Content starts

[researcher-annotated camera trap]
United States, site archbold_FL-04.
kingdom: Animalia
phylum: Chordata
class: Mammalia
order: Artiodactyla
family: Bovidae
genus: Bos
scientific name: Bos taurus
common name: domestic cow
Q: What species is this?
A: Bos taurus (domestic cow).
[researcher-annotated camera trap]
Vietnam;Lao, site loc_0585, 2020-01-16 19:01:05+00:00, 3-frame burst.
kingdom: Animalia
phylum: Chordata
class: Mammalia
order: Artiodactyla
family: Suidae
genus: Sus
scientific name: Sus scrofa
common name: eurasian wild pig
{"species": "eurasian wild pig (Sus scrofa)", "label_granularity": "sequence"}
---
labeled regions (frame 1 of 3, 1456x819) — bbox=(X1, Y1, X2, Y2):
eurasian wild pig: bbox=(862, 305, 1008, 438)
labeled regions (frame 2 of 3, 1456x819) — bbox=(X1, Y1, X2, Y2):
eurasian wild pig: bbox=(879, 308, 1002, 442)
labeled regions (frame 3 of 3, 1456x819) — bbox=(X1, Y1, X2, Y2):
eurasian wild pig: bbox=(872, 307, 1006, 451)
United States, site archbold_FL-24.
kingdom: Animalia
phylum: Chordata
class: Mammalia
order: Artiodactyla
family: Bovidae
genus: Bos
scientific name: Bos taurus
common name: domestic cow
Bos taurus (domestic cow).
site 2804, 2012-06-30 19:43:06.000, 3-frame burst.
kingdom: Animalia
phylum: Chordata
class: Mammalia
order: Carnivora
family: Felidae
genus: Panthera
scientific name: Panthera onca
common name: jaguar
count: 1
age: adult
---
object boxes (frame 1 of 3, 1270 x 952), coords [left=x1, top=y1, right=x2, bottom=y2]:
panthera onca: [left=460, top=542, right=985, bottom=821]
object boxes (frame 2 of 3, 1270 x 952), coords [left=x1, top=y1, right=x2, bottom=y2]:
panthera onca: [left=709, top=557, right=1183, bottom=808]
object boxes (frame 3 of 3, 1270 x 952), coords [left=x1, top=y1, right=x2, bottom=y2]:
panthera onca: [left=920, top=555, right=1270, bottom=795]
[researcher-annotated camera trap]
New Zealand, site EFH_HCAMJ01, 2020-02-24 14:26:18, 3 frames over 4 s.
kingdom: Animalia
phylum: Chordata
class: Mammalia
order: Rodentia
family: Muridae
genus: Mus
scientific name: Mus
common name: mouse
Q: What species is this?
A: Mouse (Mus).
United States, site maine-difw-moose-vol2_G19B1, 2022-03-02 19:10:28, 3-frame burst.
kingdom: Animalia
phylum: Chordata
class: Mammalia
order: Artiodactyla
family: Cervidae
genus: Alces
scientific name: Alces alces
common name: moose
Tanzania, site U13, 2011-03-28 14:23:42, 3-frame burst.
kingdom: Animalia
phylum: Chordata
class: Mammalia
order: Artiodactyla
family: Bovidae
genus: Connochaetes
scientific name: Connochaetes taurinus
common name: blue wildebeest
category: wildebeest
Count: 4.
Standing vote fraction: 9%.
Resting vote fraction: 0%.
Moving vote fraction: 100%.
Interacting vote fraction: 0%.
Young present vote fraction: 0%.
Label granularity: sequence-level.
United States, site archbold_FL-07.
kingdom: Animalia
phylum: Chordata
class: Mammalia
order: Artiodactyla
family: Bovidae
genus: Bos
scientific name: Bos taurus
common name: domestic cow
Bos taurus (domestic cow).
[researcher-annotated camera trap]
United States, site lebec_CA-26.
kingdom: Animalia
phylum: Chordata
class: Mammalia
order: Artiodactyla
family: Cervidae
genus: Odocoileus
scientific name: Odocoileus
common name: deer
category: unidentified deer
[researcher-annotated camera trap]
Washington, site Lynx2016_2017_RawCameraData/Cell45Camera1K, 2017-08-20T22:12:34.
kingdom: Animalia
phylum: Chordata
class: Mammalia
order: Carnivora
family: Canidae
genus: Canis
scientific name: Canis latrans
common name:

Content ends

#### Exercise
The reply should restate the records above in full, character for character.

#### Task output
[researcher-annotated camera trap]
United States, site archbold_FL-04.
kingdom: Animalia
phylum: Chordata
class: Mammalia
order: Artiodactyla
family: Bovidae
genus: Bos
scientific name: Bos taurus
common name: domestic cow
Q: What species is this?
A: Bos taurus (domestic cow).
[researcher-annotated camera trap]
Vietnam;Lao, site loc_0585, 2020-01-16 19:01:05+00:00, 3-frame burst.
kingdom: Animalia
phylum: Chordata
class: Mammalia
order: Artiodactyla
family: Suidae
genus: Sus
scientific name: Sus scrofa
common name: eurasian wild pig
{"species": "eurasian wild pig (Sus scrofa)", "label_granularity": "sequence"}
---
labeled regions (frame 1 of 3, 1456x819) — bbox=(X1, Y1, X2, Y2):
eurasian wild pig: bbox=(862, 305, 1008, 438)
labeled regions (frame 2 of 3, 1456x819) — bbox=(X1, Y1, X2, Y2):
eurasian wild pig: bbox=(879, 308, 1002, 442)
labeled regions (frame 3 of 3, 1456x819) — bbox=(X1, Y1, X2, Y2):
eurasian wild pig: bbox=(872, 307, 1006, 451)
United States, site archbold_FL-24.
kingdom: Animalia
phylum: Chordata
class: Mammalia
order: Artiodactyla
family: Bovidae
genus: Bos
scientific name: Bos taurus
common name: domestic cow
Bos taurus (domestic cow).
site 2804, 2012-06-30 19:43:06.000, 3-frame burst.
kingdom: Animalia
phylum: Chordata
class: Mammalia
order: Carnivora
family: Felidae
genus: Panthera
scientific name: Panthera onca
common name: jaguar
count: 1
age: adult
---
object boxes (frame 1 of 3, 1270 x 952), coords [left=x1, top=y1, right=x2, bottom=y2]:
panthera onca: [left=460, top=542, right=985, bottom=821]
object boxes (frame 2 of 3, 1270 x 952), coords [left=x1, top=y1, right=x2, bottom=y2]:
panthera onca: [left=709, top=557, right=1183, bottom=808]
object boxes (frame 3 of 3, 1270 x 952), coords [left=x1, top=y1, right=x2, bottom=y2]:
panthera onca: [left=920, top=555, right=1270, bottom=795]
[researcher-annotated camera trap]
New Zealand, site EFH_HCAMJ01, 2020-02-24 14:26:18, 3 frames over 4 s.
kingdom: Animalia
phylum: Chordata
class: Mammalia
order: Rodentia
family: Muridae
genus: Mus
scientific name: Mus
common name: mouse
Q: What species is this?
A: Mouse (Mus).
United States, site maine-difw-moose-vol2_G19B1, 2022-03-02 19:10:28, 3-frame burst.
kingdom: Animalia
phylum: Chordata
class: Mammalia
order: Artiodactyla
family: Cervidae
genus: Alces
scientific name: Alces alces
common name: moose
Tanzania, site U13, 2011-03-28 14:23:42, 3-frame burst.
kingdom: Animalia
phylum: Chordata
class: Mammalia
order: Artiodactyla
family: Bovidae
genus: Connochaetes
scientific name: Connochaetes taurinus
common name: blue wildebeest
category: wildebeest
Count: 4.
Standing vote fraction: 9%.
Resting vote fraction: 0%.
Moving vote fraction: 100%.
Interacting vote fraction: 0%.
Young present vote fraction: 0%.
Label granularity: sequence-level.
United States, site archbold_FL-07.
kingdom: Animalia
phylum: Chordata
class: Mammalia
order: Artiodactyla
family: Bovidae
genus: Bos
scientific name: Bos taurus
common name: domestic cow
Bos taurus (domestic cow).
[researcher-annotated camera trap]
United States, site lebec_CA-26.
kingdom: Animalia
phylum: Chordata
class: Mammalia
order: Artiodactyla
family: Cervidae
genus: Odocoileus
scientific name: Odocoileus
common name: deer
category: unidentified deer
[researcher-annotated camera trap]
Washington, site Lynx2016_2017_RawCameraData/Cell45Camera1K, 2017-08-20T22:12:34.
kingdom: Animalia
phylum: Chordata
class: Mammalia
order: Carnivora
family: Canidae
genus: Canis
scientific name: Canis latrans
common name:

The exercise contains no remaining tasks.